TEXTE

Wednesday, September 05, 2012

Citation du 6 septembre 2012


J'aime les anecdotes sur la petitesse des grands de ce monde. J'aime me dire que Shakespeare levait volontiers le coude. Je me cramponne même au récit de cette ultime orgie avec son ami Ben Jonson. Peut-être l'histoire est-elle apocryphe, mais j'espère que non. J'aime l'imaginer sous les traits d'un braconnier, d'un bon à rien de village, vilipendé par le maître d'école, cible constante des sermons du magistrat local. J'aime songer que Cromwell avait une verrue sur le nez ; cette pensée me réconcilie avec mes propres traits. J'aime savoir qu'il mettait des bonbons sur les chaises pour voir les dames élégantes abîmer leurs belles robes ; me dire que sa farce idiote le faisait hurler de rire, comme n'importe quel Dudule de banlieue avec son pistolet à eau les jours de fête. J'aime lire que Carlyle balançait des tranches de bacon à la tête de sa femme et se rendait parfois parfaitement ridicule pour des contrariétés de rien du tout, qui auraient fait sourire un homme équilibré. Je songe alors à la cinquantaine de bourdes que je commets par semaine et je me dis : « Moi aussi, je suis un homme de lettres ».

CONSIGNE 1
Traduisez en anglais cette phrase de la citation : « J'aime songer que Cromwell avait une verrue sur le nez ; cette pensée me réconcilie avec mes propres traits. »
CONSIGNE 2
Résumez le paragraphe de la citation qui commence par « J'aime les anecdotes sur la petitesse » sans perdre ses faits principaux.
CONSIGNE 3
Poursuivez la citation sur la petitesse des grands hommes après sa dernière phrase.
Les lignes n'ont aucun lien avec la citation.

LISTE

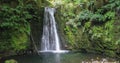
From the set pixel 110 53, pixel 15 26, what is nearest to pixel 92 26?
pixel 110 53

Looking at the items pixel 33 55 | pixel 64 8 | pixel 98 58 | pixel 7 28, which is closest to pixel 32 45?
pixel 33 55

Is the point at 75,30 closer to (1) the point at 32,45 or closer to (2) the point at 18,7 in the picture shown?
(1) the point at 32,45

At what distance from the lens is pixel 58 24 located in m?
16.2

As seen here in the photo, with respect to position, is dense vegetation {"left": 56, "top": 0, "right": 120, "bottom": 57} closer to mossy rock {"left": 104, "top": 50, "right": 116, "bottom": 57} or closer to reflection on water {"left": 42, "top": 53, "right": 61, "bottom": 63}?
mossy rock {"left": 104, "top": 50, "right": 116, "bottom": 57}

RÉPONSE 1
I like to think that Cromwell had a wart on his nose; the thought reconciles me with my own features.

RÉPONSE 2
L'auteur aime les anecdotes sur les faiblesses des grands hommes. Shakespeare buvait volontiers, peut-être jusqu'à une dernière orgie avec Ben Jonson, et il l'imagine en braconnier et en vaurien de village. Cromwell avait une verrue sur le nez et posait des bonbons sur les chaises pour abîmer les robes des dames. Carlyle lançait des tranches de bacon à la tête de sa femme et se ridiculisait pour des riens. Songeant à ses propres bourdes de chaque semaine, l'auteur se dit qu'il est lui aussi un homme de lettres.

RÉPONSE 3
 Jerome K. Jerome – Arrière-pensées d'un paresseux (1886)

Je cite dans sa longueur le texte de Jerome K. Jerome pour sa saveur : nous aussi nous sommes ravis d’imaginer le verre de trop de Shakespeare, la verrue de Cromwell, ou les colères de Carlyle. Nous aimons tout cela comme nous aimons lire dans les potins de Voici les ridicules caprices des stars. Comme K. Jerome, nous avons la fierté de nous dire que nous avons au moins quelque chose de commun avec ces sommités. (1)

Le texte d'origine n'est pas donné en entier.